# GOAL:
Copy the entries verbatim, beginning with the line that contains "Which among" and continuing through the final line of the entries.

# RECORDS FOR THIS TASK:
• • • •
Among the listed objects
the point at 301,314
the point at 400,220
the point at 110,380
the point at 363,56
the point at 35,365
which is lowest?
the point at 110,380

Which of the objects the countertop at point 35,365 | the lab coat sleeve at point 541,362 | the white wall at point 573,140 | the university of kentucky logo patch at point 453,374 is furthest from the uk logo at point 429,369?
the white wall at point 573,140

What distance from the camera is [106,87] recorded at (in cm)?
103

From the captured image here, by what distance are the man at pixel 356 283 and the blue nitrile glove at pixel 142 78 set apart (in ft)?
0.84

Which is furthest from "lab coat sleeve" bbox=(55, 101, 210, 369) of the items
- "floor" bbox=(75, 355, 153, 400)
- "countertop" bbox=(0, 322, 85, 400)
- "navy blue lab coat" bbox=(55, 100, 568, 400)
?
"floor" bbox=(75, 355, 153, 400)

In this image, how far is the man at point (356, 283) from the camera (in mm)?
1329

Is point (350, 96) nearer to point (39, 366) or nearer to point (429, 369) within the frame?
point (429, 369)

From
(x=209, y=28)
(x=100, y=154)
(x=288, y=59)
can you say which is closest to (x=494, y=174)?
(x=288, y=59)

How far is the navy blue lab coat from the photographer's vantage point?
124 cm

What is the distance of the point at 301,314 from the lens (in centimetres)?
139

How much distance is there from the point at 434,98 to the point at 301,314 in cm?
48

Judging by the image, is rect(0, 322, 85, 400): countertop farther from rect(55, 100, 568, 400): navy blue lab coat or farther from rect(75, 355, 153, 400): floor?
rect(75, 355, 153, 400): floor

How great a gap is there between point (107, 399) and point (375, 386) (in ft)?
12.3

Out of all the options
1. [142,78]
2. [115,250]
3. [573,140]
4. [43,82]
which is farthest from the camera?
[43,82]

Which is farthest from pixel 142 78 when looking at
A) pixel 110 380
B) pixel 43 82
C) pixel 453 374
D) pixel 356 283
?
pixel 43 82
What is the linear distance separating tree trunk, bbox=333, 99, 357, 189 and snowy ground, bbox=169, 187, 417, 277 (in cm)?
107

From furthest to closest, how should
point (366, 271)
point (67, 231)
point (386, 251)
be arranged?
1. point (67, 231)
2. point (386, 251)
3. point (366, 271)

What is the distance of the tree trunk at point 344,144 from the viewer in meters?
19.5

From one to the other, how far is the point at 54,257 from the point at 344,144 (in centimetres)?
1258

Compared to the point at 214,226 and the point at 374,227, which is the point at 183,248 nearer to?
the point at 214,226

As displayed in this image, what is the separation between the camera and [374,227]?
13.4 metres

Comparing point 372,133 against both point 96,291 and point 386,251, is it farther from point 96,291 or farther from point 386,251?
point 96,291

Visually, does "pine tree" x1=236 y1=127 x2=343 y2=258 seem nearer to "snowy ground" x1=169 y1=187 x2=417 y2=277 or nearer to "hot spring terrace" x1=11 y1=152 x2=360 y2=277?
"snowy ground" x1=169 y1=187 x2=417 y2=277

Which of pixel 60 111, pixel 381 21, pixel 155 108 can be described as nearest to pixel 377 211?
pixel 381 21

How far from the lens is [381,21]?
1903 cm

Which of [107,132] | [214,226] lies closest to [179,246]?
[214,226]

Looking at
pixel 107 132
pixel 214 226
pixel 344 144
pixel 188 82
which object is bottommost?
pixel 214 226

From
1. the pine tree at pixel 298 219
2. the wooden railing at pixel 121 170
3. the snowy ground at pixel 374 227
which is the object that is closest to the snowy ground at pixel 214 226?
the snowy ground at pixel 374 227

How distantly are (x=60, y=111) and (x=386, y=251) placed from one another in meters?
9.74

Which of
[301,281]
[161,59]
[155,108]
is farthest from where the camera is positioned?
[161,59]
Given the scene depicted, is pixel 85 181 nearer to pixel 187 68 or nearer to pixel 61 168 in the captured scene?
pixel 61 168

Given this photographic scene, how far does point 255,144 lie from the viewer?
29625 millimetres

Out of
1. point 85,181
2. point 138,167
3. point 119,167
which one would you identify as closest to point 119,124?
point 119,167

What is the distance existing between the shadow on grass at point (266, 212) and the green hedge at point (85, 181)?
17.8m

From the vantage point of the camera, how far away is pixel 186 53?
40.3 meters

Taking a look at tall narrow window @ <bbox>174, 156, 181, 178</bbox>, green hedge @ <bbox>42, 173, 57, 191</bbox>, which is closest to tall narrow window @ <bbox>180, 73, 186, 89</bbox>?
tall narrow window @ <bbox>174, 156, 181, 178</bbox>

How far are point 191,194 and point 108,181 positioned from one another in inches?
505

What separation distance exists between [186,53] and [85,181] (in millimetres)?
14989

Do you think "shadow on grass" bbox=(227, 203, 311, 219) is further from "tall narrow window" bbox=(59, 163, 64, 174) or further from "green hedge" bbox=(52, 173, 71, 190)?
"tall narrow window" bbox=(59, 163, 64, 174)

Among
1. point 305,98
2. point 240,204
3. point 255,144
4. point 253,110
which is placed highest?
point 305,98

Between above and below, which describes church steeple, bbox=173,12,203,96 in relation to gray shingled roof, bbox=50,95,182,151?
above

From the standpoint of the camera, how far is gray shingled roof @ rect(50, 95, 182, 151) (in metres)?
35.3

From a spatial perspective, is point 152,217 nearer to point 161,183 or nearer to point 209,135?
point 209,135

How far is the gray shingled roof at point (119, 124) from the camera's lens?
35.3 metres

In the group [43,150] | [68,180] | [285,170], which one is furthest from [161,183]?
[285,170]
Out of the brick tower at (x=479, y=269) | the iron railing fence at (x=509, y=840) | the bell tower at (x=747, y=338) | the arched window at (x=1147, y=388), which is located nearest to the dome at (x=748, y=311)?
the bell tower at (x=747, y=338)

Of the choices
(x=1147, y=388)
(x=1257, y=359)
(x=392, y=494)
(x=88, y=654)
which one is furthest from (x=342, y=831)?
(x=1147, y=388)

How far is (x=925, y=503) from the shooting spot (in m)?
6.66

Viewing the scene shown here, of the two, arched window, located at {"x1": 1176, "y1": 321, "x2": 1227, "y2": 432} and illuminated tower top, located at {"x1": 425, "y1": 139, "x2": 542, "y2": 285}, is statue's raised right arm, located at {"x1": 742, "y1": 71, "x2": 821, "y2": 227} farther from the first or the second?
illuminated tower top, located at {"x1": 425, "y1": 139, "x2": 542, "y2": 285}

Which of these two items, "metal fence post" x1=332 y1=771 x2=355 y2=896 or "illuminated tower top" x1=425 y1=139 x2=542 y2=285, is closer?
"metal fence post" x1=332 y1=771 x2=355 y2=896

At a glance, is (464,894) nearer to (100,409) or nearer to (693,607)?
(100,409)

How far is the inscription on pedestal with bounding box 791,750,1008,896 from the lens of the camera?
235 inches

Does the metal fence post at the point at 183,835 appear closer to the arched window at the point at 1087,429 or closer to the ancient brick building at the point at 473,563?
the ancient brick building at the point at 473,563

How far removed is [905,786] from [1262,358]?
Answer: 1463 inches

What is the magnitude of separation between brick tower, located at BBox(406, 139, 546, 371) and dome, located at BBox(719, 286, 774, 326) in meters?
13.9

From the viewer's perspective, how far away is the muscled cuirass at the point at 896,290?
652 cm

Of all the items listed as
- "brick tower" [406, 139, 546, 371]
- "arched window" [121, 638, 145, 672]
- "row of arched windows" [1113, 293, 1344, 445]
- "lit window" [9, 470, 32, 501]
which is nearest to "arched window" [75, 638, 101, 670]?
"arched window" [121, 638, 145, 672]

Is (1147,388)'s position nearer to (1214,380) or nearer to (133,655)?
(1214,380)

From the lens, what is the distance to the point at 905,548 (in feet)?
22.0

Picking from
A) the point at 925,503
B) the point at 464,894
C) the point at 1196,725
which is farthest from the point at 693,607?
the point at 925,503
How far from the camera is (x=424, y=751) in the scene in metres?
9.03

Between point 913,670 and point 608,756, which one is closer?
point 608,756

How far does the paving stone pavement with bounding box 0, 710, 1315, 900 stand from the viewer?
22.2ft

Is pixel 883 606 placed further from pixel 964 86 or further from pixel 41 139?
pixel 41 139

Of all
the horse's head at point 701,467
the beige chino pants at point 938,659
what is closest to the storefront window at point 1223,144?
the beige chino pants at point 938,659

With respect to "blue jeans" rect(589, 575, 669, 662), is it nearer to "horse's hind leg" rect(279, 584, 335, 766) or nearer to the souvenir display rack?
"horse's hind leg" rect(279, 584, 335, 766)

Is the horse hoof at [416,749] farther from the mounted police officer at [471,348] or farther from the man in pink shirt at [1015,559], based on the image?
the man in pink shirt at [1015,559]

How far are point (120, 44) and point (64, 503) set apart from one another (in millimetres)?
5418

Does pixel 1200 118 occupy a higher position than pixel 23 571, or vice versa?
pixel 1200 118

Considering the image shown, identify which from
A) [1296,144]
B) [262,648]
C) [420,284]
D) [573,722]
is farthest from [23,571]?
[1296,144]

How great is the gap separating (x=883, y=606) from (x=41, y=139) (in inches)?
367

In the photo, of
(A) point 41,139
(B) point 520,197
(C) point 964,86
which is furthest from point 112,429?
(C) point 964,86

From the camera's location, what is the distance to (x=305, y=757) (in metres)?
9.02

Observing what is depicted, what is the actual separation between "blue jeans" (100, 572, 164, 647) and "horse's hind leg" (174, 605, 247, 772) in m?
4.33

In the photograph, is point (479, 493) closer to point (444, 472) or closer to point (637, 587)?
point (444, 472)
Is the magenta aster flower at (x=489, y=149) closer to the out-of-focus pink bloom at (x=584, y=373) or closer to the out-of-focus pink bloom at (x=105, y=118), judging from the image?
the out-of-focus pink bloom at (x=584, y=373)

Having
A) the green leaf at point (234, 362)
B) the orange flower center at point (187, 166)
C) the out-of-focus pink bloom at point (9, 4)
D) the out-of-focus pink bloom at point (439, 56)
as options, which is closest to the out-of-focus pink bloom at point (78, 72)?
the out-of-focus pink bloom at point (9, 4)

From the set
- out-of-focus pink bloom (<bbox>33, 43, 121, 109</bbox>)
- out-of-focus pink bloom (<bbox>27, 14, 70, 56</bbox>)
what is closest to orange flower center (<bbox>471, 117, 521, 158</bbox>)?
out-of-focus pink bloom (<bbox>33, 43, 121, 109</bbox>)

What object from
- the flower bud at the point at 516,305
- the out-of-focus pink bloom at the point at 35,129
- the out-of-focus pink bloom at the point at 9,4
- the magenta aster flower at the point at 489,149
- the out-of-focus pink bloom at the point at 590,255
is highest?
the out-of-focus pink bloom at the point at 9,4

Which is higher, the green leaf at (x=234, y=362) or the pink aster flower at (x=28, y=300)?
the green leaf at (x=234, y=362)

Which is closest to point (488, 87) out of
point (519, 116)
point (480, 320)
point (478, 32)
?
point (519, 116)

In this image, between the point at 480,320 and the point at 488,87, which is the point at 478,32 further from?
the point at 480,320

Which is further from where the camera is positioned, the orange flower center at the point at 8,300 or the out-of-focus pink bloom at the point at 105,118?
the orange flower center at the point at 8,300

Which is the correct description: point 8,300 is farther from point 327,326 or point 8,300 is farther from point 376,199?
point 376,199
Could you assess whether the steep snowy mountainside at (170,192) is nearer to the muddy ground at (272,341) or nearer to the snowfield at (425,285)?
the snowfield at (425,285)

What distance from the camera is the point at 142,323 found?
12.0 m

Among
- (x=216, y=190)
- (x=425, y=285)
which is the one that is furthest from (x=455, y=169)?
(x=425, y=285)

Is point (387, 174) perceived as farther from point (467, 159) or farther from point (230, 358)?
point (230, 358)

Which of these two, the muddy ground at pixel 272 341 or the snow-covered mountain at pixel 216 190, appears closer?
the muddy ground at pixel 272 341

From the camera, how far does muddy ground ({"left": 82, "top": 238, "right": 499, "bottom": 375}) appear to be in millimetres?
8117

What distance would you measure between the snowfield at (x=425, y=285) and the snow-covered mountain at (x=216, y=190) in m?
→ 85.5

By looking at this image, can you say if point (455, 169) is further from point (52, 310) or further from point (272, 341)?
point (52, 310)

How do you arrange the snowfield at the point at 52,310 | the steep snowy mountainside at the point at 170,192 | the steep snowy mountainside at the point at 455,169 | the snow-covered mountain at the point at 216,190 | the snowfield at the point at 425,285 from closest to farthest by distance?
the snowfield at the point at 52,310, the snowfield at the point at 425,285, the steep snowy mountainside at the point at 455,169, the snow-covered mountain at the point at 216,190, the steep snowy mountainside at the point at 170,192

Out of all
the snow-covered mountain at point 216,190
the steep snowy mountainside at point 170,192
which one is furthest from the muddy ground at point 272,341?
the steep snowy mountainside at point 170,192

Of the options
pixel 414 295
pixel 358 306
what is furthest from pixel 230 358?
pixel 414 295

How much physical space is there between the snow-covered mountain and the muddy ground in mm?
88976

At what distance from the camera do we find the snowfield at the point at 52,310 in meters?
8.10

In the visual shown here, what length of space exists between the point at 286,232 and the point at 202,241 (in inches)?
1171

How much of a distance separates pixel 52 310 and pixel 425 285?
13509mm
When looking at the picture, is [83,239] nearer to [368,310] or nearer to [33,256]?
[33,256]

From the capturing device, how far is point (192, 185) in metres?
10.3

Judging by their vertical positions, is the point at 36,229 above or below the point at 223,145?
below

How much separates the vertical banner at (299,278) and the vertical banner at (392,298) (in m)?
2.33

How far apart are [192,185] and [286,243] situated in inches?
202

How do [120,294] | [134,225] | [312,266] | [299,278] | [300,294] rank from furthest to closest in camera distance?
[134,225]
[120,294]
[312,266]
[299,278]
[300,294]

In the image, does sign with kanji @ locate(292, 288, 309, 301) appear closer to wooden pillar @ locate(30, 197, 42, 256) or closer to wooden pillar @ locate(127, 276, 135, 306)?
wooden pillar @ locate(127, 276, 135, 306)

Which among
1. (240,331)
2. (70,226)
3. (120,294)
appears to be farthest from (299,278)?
• • • •
# IN RESPONSE:
Which among
1. (240,331)
2. (70,226)
3. (120,294)
appears to be farthest from (299,278)?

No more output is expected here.